2. If you’ve already finished your education and begun a career, start to picture yourself as a product or service provider. Says Pamela Mitchell, author of The 10 Laws of Career Reinvention, “Stop thinking of yourself as a static job title and start thinking of yourself as a collection of skills and bodies of knowledge.” Mitchell notes that an attorney who prepares defense strategy with clients, creates legal briefs and tries cases in court is employing strategic, writing and presentation skills, augmented by knowledge of the law and the court system. An economics professor who develops a lesson plan, elaborates on his theories in papers, and teaches classes is applying the same set of skills. Either of these people can build their value driving capabilities by adding other skills applicable to their existing bodies of knowledge (for example, group discussion facilitation) and/or acquiring new knowledge (like learning a new language). Always attempt to increase your value by diversifying your skill set, knowledge base, and options for application. “Separating skills from bodies-of-knowledge broadens your range of options and developmental opportunities,” says Mitchell.

3. Wherever you are in your career, plan to continue building a network that constantly enables you to add skills as well as knowledge and options. Make your online and offline networks as broad and inclusive as possible. Seek out people with different skills and bodies of knowledge than you possess. Kahn advises: “Expand your circle of friends, colleagues and associates by intentionally exposing yourselves to others. Attend conferences where you meet and network with different professionals and focus on helping leverage your collective capabilities. Look for strength in others and focus on how you can work together better. Recognize strengths and hone in on ways to capitalize on the value of these strengths. Tap into all the variety and qualities of talent around you.” Kahn also advises continuous formal education to acquire more skills and knowledge whenever possible.

4. Always look for roles that enable you to derive maximum value from who you are and what you’re becoming, instead of trying to fit into pre-determined roles. Says Mitchell, “You can either look for a job…or create a role that uses who you are.” Constantly review your skills, knowledge and options. To find the best applications, Mitchell advises asking yourself, “How are these combinable in different ways and who would benefit from your services?”

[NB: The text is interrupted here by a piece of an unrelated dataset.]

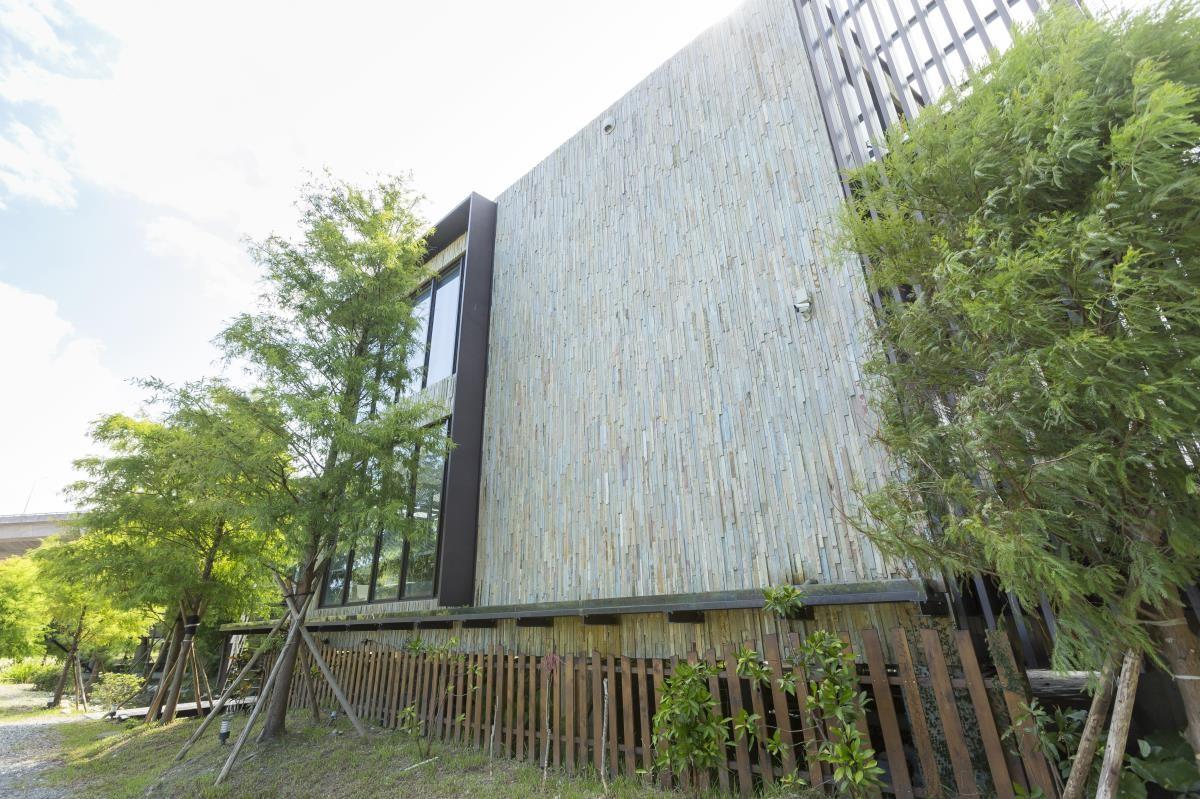 樹屋外觀以特殊的長方形切片片岩作拼貼,帶出竹林間的一抹詩意,衍伸出自然古樸的韻味性格。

5. If you find that one job cannot contain your skills and knowledge, consider developing a portfolio career. “One job may not fully utilize all you have to offer or develop all aspects of your talent and/or network,” says Mitchell. “The answer is having a portfolio career comprised of more than one role which you create for yourself via various combinations of your skills and bodies of knowledge.” For example, you may be a speaker, writer and executive around one or more bodies of knowledge. So rather than leaving some skills and knowledge dormant, continue to develop and express them via one or more roles.

Corporate diversity and inclusion efforts are good business, and personal diversity efforts are good for individuals. Your individual efforts are the best way for you to develop unique, value-driving capabilities and set yourself apart from the crowd in today’s highly-competitive, rapidly-changing global business environment. As Mitchell puts it, “homogeneity is out, diversity is in!” This is as true for people as it is for organizations, so diversify yourself.

Joe Santana is Senior Director, Diversity for Siemens USA, and a member of the INSIGHT Into Diversity Editorial Board.